Reservations for the birds start on Labor Day and with a limited amount available you have to be sure to get your order in soon.

 

Erich McEnroe is one of five brothers who decided to heed the calling to the land as Ray McEnroe III raises his replacement — the next generation to run the farm. Erich works alongside his dad on this 1,200-acre organic farm raising livestock of pig, cattle and lamb that are free range and grass fed on 400 acres, as well as chicken and turkeys that are, of course, seasonal.

 

On 75 more acres this family farm produces the most flavorful organic tomato that they also preserve (lucky for us) as organic tomato sauce, juice and salsa you can enjoy all year.

 

Turkeys were Erich’s college project in an animal husbandry class and he has been tending to the flocks for 12 years. He cares for all of the animals every morning and is smiling every time I see him. Life on the farm at McEnroe’s indeed delivers happiness and that’s the good ole fashioned nutrition your body experiences when you eat from their family farm.

 

Thanksgiving is a time when the McEnroe family “all comes home and we give the employees the day off; all the brothers help with the chores at the farm since they live far away and like to be involved.
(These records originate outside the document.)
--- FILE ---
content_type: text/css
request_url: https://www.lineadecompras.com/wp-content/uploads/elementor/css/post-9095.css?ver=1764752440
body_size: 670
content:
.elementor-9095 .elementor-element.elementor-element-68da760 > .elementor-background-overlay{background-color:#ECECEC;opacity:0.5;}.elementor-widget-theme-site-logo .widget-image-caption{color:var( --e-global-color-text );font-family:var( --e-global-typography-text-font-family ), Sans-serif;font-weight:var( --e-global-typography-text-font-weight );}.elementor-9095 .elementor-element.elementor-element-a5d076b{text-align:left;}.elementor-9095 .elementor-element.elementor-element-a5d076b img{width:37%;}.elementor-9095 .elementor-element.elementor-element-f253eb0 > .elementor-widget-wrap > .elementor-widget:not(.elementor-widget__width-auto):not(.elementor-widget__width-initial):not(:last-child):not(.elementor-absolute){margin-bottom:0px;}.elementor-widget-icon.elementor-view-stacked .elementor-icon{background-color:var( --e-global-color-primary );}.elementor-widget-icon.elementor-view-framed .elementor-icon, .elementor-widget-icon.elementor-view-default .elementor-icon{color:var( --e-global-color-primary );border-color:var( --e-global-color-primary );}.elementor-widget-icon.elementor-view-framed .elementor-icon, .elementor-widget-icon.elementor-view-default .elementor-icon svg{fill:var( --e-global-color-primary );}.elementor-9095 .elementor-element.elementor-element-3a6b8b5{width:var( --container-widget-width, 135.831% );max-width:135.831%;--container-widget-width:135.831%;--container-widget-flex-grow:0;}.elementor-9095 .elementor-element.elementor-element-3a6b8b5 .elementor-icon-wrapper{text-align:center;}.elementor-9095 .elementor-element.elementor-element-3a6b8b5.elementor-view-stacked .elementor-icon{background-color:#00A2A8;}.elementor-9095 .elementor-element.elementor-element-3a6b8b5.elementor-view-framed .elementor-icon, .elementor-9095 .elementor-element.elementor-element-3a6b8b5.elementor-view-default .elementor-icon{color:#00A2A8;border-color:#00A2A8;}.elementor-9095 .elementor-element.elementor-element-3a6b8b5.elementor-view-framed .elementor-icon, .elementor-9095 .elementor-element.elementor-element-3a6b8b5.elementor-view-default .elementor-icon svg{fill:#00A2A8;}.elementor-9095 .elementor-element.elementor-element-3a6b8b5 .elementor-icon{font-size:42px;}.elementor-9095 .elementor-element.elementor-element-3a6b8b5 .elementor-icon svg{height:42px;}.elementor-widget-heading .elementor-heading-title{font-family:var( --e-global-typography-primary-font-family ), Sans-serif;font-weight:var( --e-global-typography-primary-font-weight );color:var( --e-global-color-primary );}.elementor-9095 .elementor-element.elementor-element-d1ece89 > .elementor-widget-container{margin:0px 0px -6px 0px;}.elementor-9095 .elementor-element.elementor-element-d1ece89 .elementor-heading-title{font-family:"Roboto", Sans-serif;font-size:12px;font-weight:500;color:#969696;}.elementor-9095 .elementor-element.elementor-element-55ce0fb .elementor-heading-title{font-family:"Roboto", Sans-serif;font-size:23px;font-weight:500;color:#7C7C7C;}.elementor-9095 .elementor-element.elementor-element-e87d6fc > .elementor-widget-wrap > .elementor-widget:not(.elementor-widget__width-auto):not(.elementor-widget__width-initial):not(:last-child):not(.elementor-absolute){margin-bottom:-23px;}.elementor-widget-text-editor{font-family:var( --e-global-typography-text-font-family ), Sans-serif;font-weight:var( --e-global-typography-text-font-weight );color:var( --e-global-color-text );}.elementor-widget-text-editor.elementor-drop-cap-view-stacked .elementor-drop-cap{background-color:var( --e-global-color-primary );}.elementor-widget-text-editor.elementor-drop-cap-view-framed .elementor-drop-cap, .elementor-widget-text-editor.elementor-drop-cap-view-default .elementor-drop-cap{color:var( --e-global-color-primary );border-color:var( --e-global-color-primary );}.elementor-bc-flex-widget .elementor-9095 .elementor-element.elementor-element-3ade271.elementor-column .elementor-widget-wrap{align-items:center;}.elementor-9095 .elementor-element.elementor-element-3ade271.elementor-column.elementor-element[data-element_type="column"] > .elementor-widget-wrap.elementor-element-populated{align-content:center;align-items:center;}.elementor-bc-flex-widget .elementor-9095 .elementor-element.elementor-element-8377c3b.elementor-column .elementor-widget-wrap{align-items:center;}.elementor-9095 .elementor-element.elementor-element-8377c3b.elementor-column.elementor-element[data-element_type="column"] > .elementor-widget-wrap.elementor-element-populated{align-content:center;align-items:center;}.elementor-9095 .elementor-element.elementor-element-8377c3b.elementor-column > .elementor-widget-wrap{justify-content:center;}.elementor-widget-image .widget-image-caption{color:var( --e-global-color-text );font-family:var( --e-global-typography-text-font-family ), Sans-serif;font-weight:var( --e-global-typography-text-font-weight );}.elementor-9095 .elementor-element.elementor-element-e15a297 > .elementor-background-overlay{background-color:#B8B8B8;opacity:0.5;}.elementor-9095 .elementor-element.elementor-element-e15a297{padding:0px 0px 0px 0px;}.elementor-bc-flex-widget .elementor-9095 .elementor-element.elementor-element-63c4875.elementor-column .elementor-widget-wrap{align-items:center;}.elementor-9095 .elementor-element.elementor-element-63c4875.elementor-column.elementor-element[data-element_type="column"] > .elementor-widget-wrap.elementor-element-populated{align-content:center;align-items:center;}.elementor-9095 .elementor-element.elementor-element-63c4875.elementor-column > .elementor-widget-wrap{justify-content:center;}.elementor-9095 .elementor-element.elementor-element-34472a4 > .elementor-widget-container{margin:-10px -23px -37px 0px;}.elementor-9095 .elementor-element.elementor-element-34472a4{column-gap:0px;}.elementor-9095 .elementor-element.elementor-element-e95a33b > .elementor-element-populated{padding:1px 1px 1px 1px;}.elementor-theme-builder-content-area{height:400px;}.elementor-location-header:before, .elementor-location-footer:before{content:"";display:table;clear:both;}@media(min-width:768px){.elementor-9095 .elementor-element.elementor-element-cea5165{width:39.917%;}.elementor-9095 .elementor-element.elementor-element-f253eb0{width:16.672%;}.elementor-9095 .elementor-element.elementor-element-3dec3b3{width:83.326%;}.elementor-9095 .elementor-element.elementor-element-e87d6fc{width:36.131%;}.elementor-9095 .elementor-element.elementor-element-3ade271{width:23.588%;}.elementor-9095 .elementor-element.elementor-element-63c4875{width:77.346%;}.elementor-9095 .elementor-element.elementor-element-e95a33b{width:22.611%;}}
And we play football in the afternoon,” Erich said.

 

Their holiday is an indulgence of chicken liver paté (an heirloom recipe passed down from mom and grandmother Barb), organic turkey and lots of wine. The family prepares food for about 20 people and they eat around 4 p.m. It’s a natural time to celebrate harvest and wind down the season.

 

I’m in. And only have two questions: Am I invited? And why wouldn’t everyone buy a local turkey fresh from the McEnroe Organic Farm this Thanksgiving?

 

So get your order in soon for prepared sides and gourmet homemade pies; they even deliver to New York City earlier Thanksgiving week. (Editor’s Note: They are no longer taking turkey orders for the season.)

 

So if you ate today, thank a farmer and on Thanksgiving this year, show your gratitude by shopping local at a family farm like McEnroe Organic Farm. Your family and friends will thank you too. FarmOn!